■ Work required
Copy out every line of the material below word for word, omitting the pictures.

■ Items
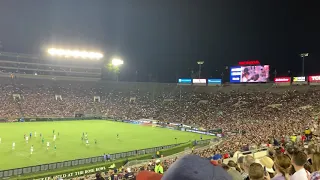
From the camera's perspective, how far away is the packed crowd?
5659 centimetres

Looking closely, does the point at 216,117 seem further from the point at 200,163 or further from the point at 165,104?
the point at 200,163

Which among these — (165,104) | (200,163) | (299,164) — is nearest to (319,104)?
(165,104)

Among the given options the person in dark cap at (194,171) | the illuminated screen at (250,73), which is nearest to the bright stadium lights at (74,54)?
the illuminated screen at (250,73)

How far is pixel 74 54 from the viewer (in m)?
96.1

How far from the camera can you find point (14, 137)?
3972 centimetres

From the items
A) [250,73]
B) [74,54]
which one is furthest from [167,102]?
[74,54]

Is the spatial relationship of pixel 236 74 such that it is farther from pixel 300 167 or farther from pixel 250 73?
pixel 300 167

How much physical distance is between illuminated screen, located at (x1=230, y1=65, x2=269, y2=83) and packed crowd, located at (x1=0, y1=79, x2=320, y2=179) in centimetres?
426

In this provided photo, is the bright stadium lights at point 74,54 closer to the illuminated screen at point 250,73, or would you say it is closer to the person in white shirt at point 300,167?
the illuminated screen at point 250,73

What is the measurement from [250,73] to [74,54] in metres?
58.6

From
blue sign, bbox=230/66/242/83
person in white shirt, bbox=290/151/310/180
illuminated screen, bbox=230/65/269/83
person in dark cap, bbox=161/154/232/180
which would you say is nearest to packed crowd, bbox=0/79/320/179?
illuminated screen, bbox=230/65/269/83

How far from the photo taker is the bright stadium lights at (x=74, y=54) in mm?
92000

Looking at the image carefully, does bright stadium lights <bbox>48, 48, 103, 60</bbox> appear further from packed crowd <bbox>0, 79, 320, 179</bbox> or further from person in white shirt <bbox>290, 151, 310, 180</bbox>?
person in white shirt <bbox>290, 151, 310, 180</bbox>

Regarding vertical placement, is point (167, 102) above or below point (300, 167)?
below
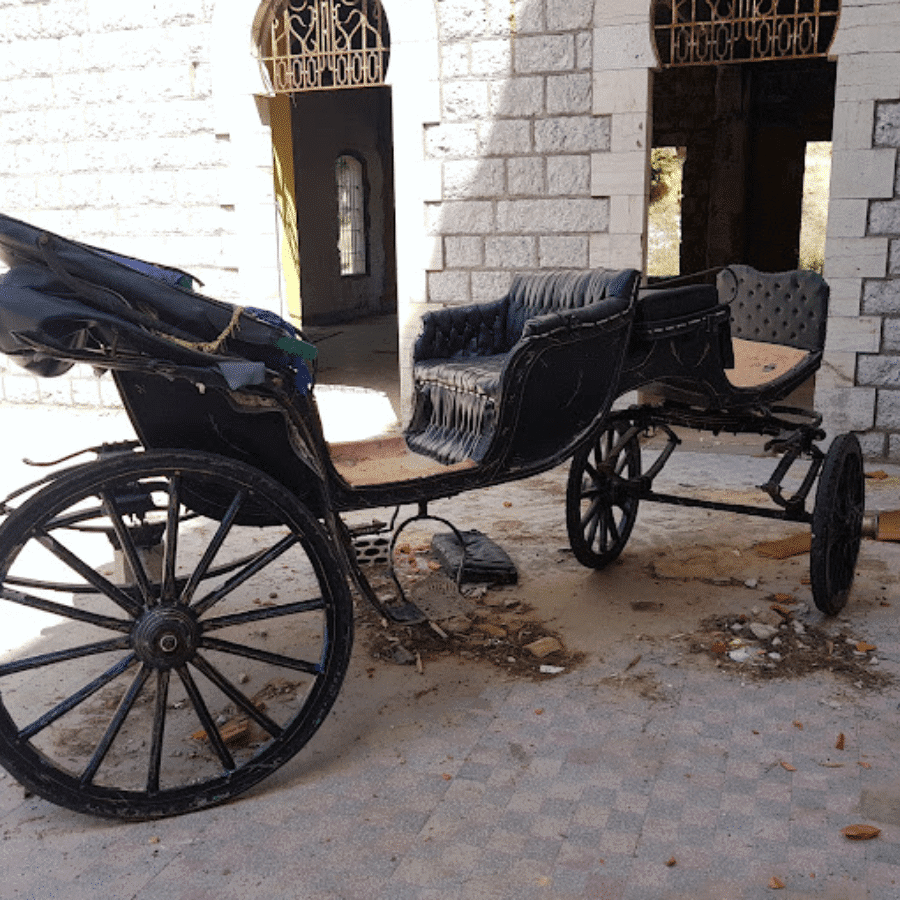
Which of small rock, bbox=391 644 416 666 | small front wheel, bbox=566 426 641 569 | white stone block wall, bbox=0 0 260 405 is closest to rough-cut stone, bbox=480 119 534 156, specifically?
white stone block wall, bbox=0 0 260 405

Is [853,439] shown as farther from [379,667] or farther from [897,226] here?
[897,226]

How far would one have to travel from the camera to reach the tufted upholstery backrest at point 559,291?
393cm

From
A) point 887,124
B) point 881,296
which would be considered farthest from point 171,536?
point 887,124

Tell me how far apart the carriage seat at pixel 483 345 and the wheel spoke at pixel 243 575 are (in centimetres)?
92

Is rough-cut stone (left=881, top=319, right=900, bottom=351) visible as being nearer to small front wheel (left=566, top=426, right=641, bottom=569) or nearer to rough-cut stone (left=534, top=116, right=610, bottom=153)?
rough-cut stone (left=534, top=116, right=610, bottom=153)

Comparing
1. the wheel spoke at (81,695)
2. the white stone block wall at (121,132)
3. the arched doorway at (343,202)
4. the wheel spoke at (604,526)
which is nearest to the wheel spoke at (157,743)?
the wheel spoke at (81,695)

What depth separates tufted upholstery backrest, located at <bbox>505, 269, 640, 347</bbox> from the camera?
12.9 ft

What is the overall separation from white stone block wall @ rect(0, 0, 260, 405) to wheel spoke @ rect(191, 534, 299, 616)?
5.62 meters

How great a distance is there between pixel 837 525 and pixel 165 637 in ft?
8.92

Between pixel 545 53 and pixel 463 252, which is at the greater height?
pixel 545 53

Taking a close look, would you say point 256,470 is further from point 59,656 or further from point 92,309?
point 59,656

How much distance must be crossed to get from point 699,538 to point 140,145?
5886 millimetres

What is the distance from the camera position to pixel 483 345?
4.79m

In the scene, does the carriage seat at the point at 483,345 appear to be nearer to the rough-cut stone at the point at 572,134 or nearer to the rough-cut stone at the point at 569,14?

■ Exercise output
From the camera's perspective, how far away is the packed crowd?
5659 centimetres

Looking closely, does the point at 216,117 seem further from the point at 200,163 or further from the point at 165,104?
the point at 200,163

Which among these — (165,104) | (200,163) | (299,164) — is nearest to (319,104)?
(165,104)

Among the given options the person in dark cap at (194,171) | the illuminated screen at (250,73), which is nearest to the bright stadium lights at (74,54)?
the illuminated screen at (250,73)

How far is pixel 74 54 from the viewer (in m)?
96.1

How far from the camera can you find point (14, 137)?
3972 centimetres

From the items
A) [250,73]
B) [74,54]
which one is furthest from [167,102]?
[74,54]

Is the spatial relationship of pixel 236 74 such that it is farther from pixel 300 167 or farther from pixel 250 73?
pixel 300 167

How much physical distance is between illuminated screen, located at (x1=230, y1=65, x2=269, y2=83) and packed crowd, located at (x1=0, y1=79, x2=320, y2=179) in centimetres?
426

In this provided photo, is the bright stadium lights at point 74,54 closer to the illuminated screen at point 250,73, or would you say it is closer to the person in white shirt at point 300,167?
the illuminated screen at point 250,73

What is the measurement from [250,73] to [74,54] in metres?
58.6

From
blue sign, bbox=230/66/242/83
person in white shirt, bbox=290/151/310/180
illuminated screen, bbox=230/65/269/83
person in dark cap, bbox=161/154/232/180
which would you say is nearest to packed crowd, bbox=0/79/320/179?
illuminated screen, bbox=230/65/269/83

How far from the photo taker is the bright stadium lights at (x=74, y=54) in mm?
92000

Looking at the image carefully, does bright stadium lights <bbox>48, 48, 103, 60</bbox> appear further from packed crowd <bbox>0, 79, 320, 179</bbox> or further from person in white shirt <bbox>290, 151, 310, 180</bbox>?
person in white shirt <bbox>290, 151, 310, 180</bbox>

Regarding vertical placement, is point (167, 102) above or below point (300, 167)?
below
Which of small rock, bbox=391 644 416 666 | small front wheel, bbox=566 426 641 569 | white stone block wall, bbox=0 0 260 405 is closest to rough-cut stone, bbox=480 119 534 156, specifically?
white stone block wall, bbox=0 0 260 405

Is [853,439] shown as farther from [379,667] or farther from [897,226] here?
[897,226]

How far would one have to travel from the camera to reach the tufted upholstery backrest at point 559,291?
393cm

From
A) point 887,124
B) point 881,296
which would be considered farthest from point 171,536?
point 887,124

Tell me how far apart the carriage seat at pixel 483 345 and the wheel spoke at pixel 243 575 are (in centimetres)?
92

Is rough-cut stone (left=881, top=319, right=900, bottom=351) visible as being nearer to small front wheel (left=566, top=426, right=641, bottom=569) or nearer to rough-cut stone (left=534, top=116, right=610, bottom=153)?
rough-cut stone (left=534, top=116, right=610, bottom=153)

Comparing
1. the wheel spoke at (81,695)
2. the white stone block wall at (121,132)
3. the arched doorway at (343,202)
4. the wheel spoke at (604,526)
which is nearest to the wheel spoke at (157,743)?
the wheel spoke at (81,695)

What depth separates tufted upholstery backrest, located at <bbox>505, 269, 640, 347</bbox> from the camera?
12.9 ft

What is the overall separation from white stone block wall @ rect(0, 0, 260, 405) to wheel spoke @ rect(191, 534, 299, 616)?
5.62 meters

How great a distance is there between pixel 837 525 and pixel 165 637 in ft?
8.92

Between pixel 545 53 and pixel 463 252, which is at the greater height?
pixel 545 53

Taking a close look, would you say point 256,470 is further from point 59,656 or further from point 92,309?
point 59,656

How much distance must be crossed to get from point 699,538 to point 140,145?
5886 millimetres

What is the distance from the camera position to pixel 483 345?
4.79m

In the scene, does the carriage seat at the point at 483,345 appear to be nearer to the rough-cut stone at the point at 572,134 or nearer to the rough-cut stone at the point at 569,14?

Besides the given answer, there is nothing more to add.